(Bloomberg) -- The Indian central bank is now solely focused on cooling prices in Asia’s third-largest economy as inflation stayed above its target this year.
“The conduct of monetary policy in India is now oriented completely to bringing down inflation from unconscionably high levels as its priority,” the Reserve Bank of India said in its August Bulletin released Thursday. The central bank is mandated to keep headline retail inflation within 2%-6%, while its medium-term target is to anchor the expansion at 4%.
India’s central bank has raised interest rates by 140 basis points since May to curb runaway inflation, fueled by elevated food and global oil prices. The RBI said it expects inflation to fall from 7% to 5% in the April-June quarter next year.
This will be a “decisive point in its trajectory,” after which the task before the monetary policy committee would be to guide inflation to the medium term target of 4%. However, that 100 basis point decline “may prove to be more arduous” than the drop from 7% to 5%, the RBI said in its report.
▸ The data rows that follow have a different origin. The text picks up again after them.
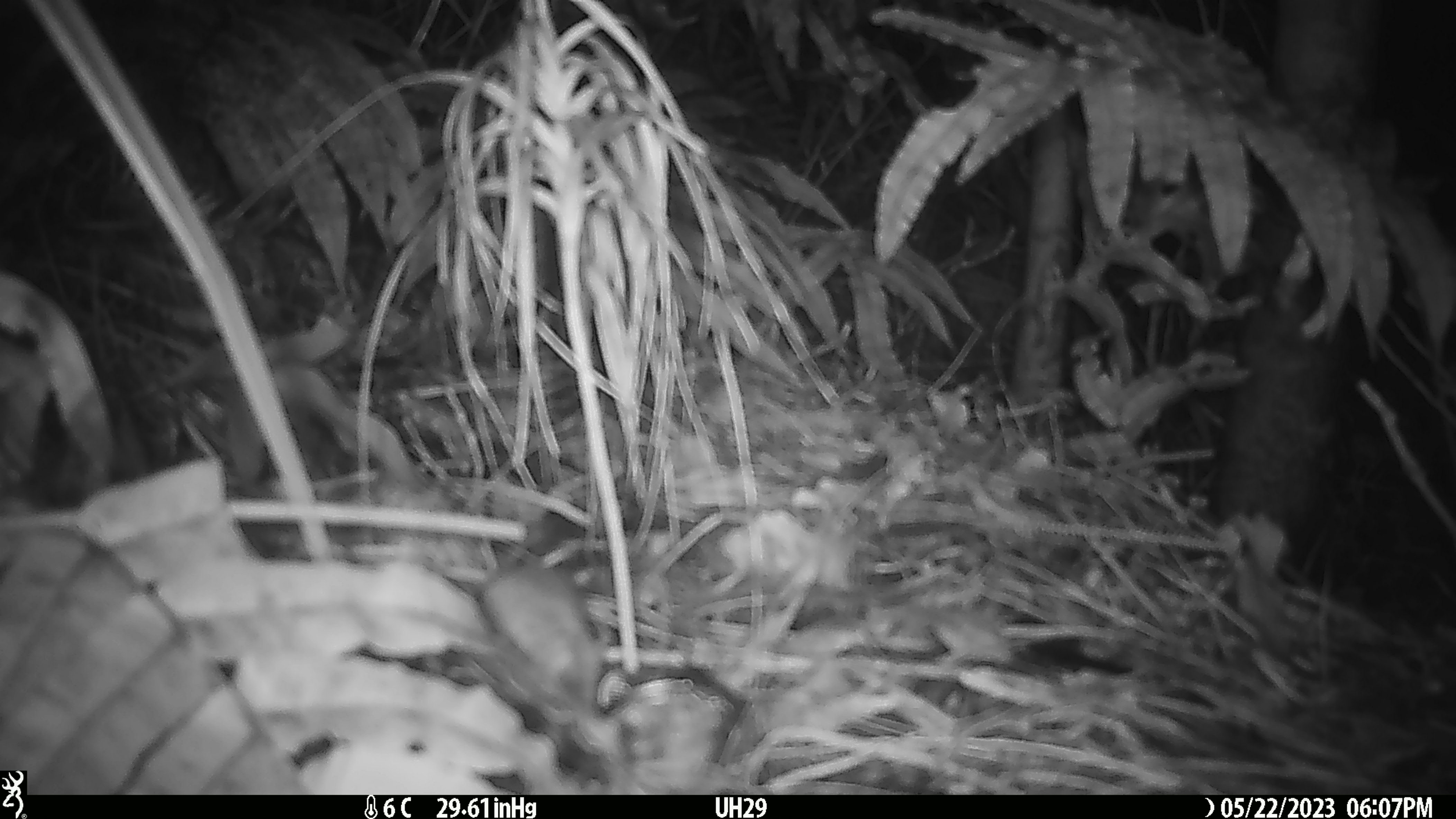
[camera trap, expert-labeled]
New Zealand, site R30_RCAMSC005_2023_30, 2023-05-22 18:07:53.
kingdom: Animalia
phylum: Chordata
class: Mammalia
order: Rodentia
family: Muridae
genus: Mus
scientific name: Mus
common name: mouse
Imported inflation pressure points “remain the overarching risk, followed by pending pass-through of input costs if producers regain pricing power, and wages,” the RBI said. “Yet, some risks have turned down - commodity prices, especially of crude; supply chain pressures; revving up of monsoon activity due to the depression in the Bay of Bengal.”
The RBI has also remained “unswerving and resolute” in its efforts to stabilize the foreign exchange market, “not by monetary policy but through interventions and liberalization of capital inflows,” the central bank said in its report.
The RBI has been deploying foreign-exchange reserves to protect the rupee that tested frequent lows. From its peak of $642 billion in September, the stockpile has fallen to $573 billion as of August 5. The present level of reserves, the RBI said, should be enough to cover 9.4 months of imports.